Since January 2016, 17 new immigration judges have been sworn in by the Executive Office for Immigration Review (EOIR), which falls under the purview of the Department of Justice (DOJ). Before the creation of the Department of Homeland Security (DHS), the Immigration and Naturalization Service (INS) fell under DOJ as well. Last year, EOIR was given latitude to hire additional immigration judges nationwide. These administrative law judicial positions are basically appointments for life, unlike local state and county court judges. This factor in itself is often problematic, as a sitting immigration judge can become jaded and distrustful after hearing similar claims from respondent’s who appear before them.
It has been recently calculated that there are close to 500,000 immigration cases presently before the EOIR. On average, it takes a respondent over 1000 days (or more than 3 years) to have their final case adjudicated before an immigration judge.
This delay is caused by the sheer number of cases being filed by DHS and the inability of the immigration courts and judges to complete cases. In the case of an individual who is seeking political asylum before the immigration court, they can often wait close to three years to have their day in court. Often, the time in “legal limbo” that these individuals experience compounds the stress they have already experienced, by relocating to a new country and seeking the mercy of the U.S. government, asking them to listen to their cry for help and grant them permission to remain in the country.
In order to address this backlog, Congress has attempted to implement policies in the past few years that force the hands of the immigration judges to hear cases quickly. This is often accomplished to the detriment of the applicants, who are forced to present their case before having the opportunity to seek adequate legal representation. Judges also limit amount of time each individual has to present their case, often cutting off testimony in the interest of time, but clearly not in the best interest of the case.
Transitional Access Records Clearinghouse (TRAC) recently released data that estimated close to 100,000 cases were “completed” in the immigration courts to date, for the 2016 fiscal year (which begins in October, the previous year). When a case is completed, it can mean that the case was terminated by the judge, often because the DHS failed to prove the charges it had launched against the respondent. A closed case, can mean that relief was granted, denied, or voluntary departure was granted. Case completion is a numbers game for many immigration judges who strive for what they commonly refer to as a “rocket docket.”

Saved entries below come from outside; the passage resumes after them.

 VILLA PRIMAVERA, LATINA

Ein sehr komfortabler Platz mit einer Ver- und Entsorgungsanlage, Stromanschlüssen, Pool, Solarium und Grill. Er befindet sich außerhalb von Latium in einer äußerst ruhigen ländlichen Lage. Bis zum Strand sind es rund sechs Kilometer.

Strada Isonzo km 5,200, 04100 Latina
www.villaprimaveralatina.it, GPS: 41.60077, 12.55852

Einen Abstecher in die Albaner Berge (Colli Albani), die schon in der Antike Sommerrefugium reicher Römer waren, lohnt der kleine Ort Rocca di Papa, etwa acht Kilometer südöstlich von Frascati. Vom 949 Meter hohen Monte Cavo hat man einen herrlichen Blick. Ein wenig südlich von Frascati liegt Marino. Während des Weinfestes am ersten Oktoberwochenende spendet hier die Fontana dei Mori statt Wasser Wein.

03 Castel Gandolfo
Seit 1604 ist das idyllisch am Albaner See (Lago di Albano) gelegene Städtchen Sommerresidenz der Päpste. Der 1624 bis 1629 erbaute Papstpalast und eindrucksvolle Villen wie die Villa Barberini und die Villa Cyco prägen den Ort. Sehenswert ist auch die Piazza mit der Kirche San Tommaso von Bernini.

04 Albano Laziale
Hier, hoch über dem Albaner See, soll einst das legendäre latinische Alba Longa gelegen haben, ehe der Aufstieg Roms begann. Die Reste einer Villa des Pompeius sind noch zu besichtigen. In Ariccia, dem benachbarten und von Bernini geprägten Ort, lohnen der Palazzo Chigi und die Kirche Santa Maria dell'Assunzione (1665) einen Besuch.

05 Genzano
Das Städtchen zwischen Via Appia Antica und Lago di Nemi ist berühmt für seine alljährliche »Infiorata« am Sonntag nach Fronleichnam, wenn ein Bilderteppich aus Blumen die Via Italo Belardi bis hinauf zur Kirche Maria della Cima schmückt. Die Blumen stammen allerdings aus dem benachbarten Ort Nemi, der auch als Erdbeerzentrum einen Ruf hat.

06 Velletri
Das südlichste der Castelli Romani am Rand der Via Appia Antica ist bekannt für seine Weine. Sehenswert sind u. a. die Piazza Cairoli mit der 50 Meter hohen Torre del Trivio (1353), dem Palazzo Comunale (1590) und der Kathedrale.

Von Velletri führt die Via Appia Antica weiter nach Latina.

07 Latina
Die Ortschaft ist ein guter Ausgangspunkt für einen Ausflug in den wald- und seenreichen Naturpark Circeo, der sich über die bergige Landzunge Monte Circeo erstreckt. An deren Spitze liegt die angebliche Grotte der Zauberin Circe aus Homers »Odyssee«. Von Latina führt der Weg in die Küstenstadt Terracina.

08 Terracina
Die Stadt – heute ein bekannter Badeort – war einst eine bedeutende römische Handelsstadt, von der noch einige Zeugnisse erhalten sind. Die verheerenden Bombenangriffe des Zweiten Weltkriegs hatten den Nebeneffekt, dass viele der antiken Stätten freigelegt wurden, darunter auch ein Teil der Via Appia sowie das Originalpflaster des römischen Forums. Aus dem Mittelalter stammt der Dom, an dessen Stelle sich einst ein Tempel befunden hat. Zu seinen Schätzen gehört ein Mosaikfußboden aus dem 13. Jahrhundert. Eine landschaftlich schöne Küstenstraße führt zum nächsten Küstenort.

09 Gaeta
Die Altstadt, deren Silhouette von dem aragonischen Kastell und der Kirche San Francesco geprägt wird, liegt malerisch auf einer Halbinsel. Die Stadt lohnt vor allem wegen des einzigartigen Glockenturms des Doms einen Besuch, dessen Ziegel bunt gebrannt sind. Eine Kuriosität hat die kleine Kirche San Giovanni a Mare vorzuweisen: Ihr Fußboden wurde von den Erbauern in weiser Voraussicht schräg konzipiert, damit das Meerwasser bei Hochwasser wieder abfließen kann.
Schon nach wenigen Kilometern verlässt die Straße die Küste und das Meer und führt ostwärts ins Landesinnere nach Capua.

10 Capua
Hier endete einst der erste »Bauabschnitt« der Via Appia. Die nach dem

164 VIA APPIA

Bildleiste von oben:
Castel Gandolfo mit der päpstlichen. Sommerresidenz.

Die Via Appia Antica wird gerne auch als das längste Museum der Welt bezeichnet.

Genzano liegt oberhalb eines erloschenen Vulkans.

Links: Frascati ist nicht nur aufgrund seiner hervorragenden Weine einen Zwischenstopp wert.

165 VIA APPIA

As long as immigrants keep entering the country and DHS continues to seek their removal, immigration courts will continue to be overwhelmed by the massive number of cases on the docket. Even with the push for expedited hearings, immigration courts simply cannot keep up with the sheer number of cases. Until a solution is reached, individuals will continue to wait their turn to see the judge, unless, like many, they will give up entirely and return home.